Give your mom a kiss they said, this could be the last day you see her.
With my newborn in my hand, I gave my mom a kiss. I didn’t know God back then and even if I did, me selfishly asking for more time wasn’t going to be granted. My mom was suffering and that was no way to have her live.
I just remember feeling like she gave up. I felt like maybe all my time away from home-made her feel like I didn’t need her anymore. I started to feel guilty and I blamed myself. That’s when the enemy began using my feelings against me. He would always say, you killed your mother. If you were around your mother would still be alive. His lies went on for many years.
See back then I didn’t know what I know today,  I just thought it was myself thinking those things but today I know  it was the enemy.
See he likes to wait until you’re vulnerable then he strikes. He doesn’t play fair. At any cost he wants to keep you from knowing the truth. And the truth was I wasn’t to blame for my mother’s death and she didn’t just give up. The Lord ways are far above my ways and for reasons that I may not ever understand, He decided that her time here on earth was up.
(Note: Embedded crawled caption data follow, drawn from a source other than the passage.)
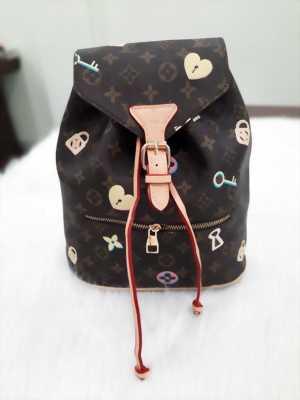 Ba lô mini kiểu túi xách hoa văn trái tim ổ khóa 1957-Den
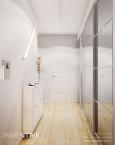 Jasny korytarz z drewnianą podłogą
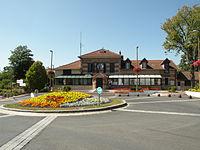 Éragny-sur-Oise mairie.JPG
I didn’t need to blame myself.
Listen, I don’t know what you’re going through. I don’t know if you’re in a situation where you’ve been blaming yourself for something happening and you’re feeling guilty but,  I just want to let you know that it’s okay to forgive yourself and it’s okay to ask God to forgive you as well.
He doesn’t want you living in bondage, He longs to free you from that tormented hell you’ve been living in. He wants to hug you, He wants to love on you. He wants to silence the whispering of the enemy in your ears.
I had to forgive myself for hating my mom for leaving me. I had to forgive myself for not being as present as I could have been during the time she was sick. And once I forgave myself, I asked God to forgive me and I even asked my mother for forgiveness. Know that when God says you’ve been forgiven, that’s the end of that misery. The devil no longer has any power over you or that situation.
So I encourage you today to forgive yourself and forgive others as well……
I would love to pray for you. If you have lost someone and you don’t know how to deal with the pain you feel and you’ve been blaming yourself, email me at thepowerofgodlywomen@gmail.com I would love to talk to you and I will gladly pray for you.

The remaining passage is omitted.